We now only have 33 features, compared to the 79 in the original dataset.

Visualising SM data using SpaMTP

An important part of any analysis pipeline is to generate informative and clear visualisations of the results. SpaMTP has a range of visualisation functions and features, which we will step through below.

Plotting a m/z Value

Plotting in SpaMTP builds on ggplot2 allowing for easy organisation and plot manipulation. Below, we will plot the expression of the m/z 741.530578613281 using Seurat’s plotting function ImageFeaturePlot().
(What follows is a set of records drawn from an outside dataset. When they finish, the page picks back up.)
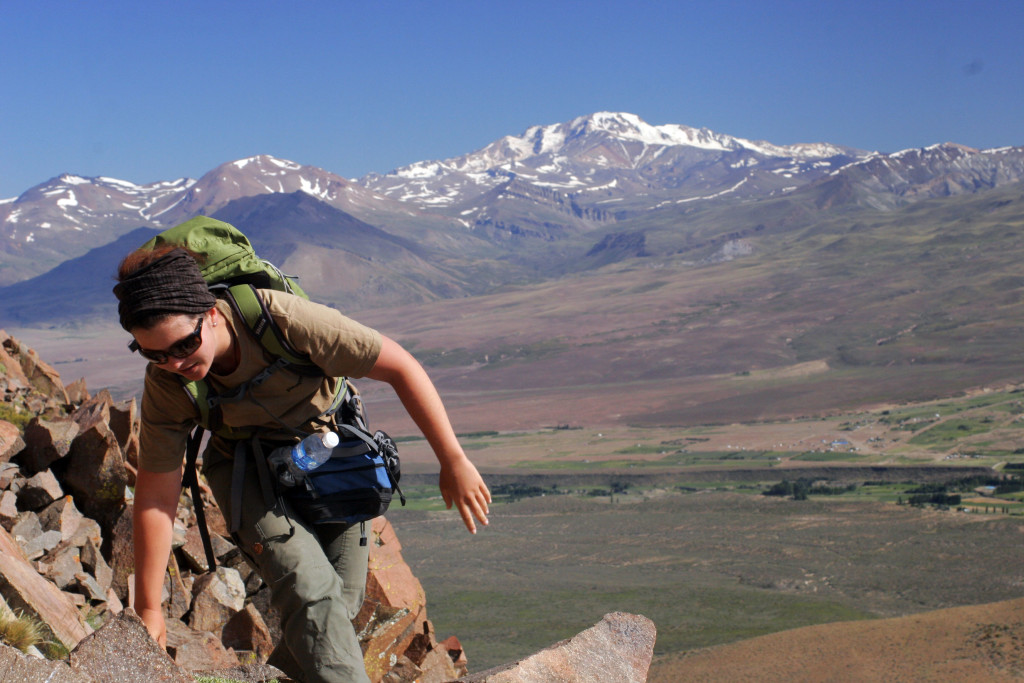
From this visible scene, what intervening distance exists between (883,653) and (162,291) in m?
31.3

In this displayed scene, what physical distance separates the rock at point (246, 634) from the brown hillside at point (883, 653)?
23.1m

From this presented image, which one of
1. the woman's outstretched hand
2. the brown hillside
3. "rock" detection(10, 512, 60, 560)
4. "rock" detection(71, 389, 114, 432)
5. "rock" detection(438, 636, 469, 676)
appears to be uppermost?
the woman's outstretched hand

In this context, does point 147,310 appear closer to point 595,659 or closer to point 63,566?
point 595,659

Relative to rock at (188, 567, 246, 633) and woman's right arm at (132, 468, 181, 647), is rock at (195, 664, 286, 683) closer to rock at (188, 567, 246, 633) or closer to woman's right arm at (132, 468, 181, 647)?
woman's right arm at (132, 468, 181, 647)

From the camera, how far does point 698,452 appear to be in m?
101

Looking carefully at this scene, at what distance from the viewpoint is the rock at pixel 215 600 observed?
7.11 m

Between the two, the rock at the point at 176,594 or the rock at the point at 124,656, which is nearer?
the rock at the point at 124,656

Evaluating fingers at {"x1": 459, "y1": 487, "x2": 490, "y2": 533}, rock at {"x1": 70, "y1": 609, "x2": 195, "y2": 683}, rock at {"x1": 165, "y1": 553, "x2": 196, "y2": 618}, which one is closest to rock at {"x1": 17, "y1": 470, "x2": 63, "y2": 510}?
rock at {"x1": 165, "y1": 553, "x2": 196, "y2": 618}

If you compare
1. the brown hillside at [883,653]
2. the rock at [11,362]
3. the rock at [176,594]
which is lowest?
the brown hillside at [883,653]

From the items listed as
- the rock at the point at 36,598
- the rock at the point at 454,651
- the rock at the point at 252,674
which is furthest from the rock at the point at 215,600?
the rock at the point at 252,674

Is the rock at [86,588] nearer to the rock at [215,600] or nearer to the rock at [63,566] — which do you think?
the rock at [63,566]

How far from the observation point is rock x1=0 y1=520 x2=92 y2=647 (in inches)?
180

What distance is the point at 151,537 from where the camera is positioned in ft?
13.0

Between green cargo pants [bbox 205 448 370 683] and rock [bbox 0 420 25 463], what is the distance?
421 centimetres
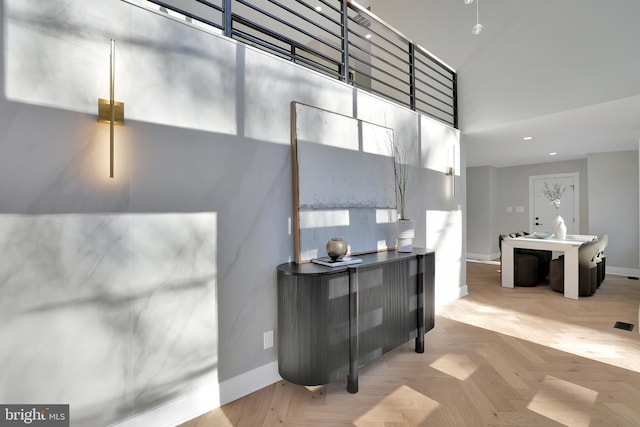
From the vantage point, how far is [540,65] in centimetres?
361

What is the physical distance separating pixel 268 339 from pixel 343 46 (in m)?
2.68

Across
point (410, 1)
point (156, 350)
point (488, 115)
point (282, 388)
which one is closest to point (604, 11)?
point (488, 115)

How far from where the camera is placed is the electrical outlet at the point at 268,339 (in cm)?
215

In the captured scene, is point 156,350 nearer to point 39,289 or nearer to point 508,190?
point 39,289

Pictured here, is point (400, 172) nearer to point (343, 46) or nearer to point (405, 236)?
point (405, 236)

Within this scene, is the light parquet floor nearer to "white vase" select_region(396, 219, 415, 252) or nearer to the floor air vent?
the floor air vent

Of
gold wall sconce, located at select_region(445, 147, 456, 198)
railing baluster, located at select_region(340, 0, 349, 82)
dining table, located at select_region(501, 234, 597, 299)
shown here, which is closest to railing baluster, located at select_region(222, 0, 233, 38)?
railing baluster, located at select_region(340, 0, 349, 82)

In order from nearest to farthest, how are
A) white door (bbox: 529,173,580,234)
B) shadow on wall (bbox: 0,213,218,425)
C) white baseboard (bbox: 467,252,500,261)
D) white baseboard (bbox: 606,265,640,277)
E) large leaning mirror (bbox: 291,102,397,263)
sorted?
shadow on wall (bbox: 0,213,218,425)
large leaning mirror (bbox: 291,102,397,263)
white baseboard (bbox: 606,265,640,277)
white door (bbox: 529,173,580,234)
white baseboard (bbox: 467,252,500,261)

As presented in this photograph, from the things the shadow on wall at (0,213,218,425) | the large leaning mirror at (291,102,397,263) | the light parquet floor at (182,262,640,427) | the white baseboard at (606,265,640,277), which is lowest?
the light parquet floor at (182,262,640,427)

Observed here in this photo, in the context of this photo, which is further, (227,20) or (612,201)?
(612,201)

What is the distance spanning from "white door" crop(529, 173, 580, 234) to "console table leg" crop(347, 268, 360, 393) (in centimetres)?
692

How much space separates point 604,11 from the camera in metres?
3.20

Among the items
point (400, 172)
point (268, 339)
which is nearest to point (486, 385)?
point (268, 339)

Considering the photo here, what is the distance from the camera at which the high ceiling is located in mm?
3182
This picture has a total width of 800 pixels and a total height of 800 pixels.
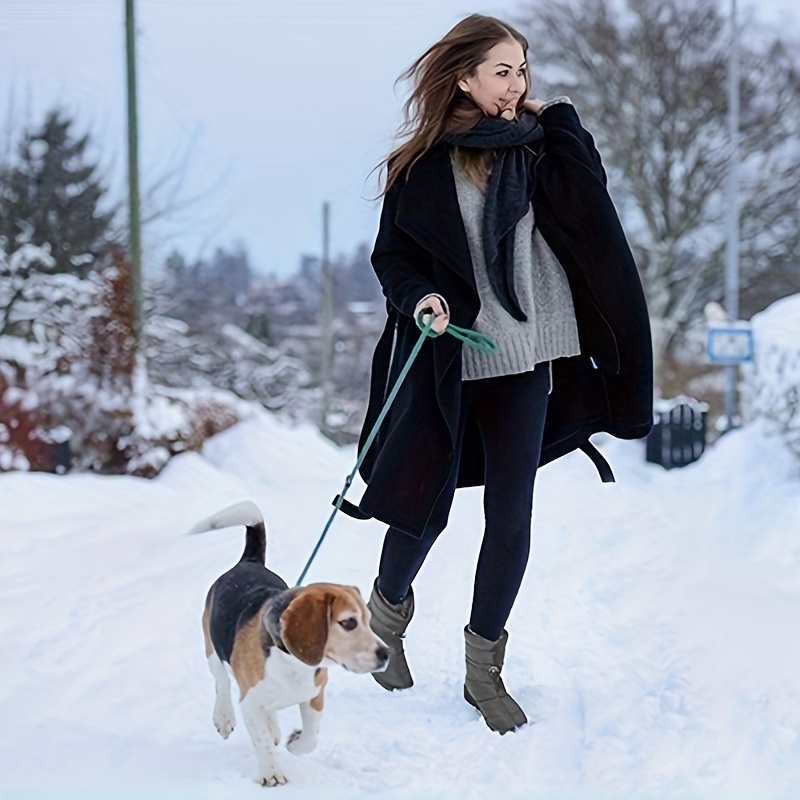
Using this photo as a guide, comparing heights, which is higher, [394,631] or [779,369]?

Below we use ggplot helper functions to orientate the image correctly.

ImageFeaturePlot(bladder_annotated, features = "mz-741.530578613281", size = 2) & coord_flip() & scale_x_reverse()

Comparatively, the SpaMTP function ImageMZPlot() provides more SM-based functionality, including:

  • Plotting the closest m/z value to the numeric value provided.
  • Plotting the combined expression of ± the mz value in ppm
  • Plotting the spots as either circles (ST) or pixels (SM)
ImageMZPlot(bladder_annotated, mz = 741.53057, plusminus = 1, size = 1, plot.pixel = TRUE) & coord_flip() & scale_x_reverse()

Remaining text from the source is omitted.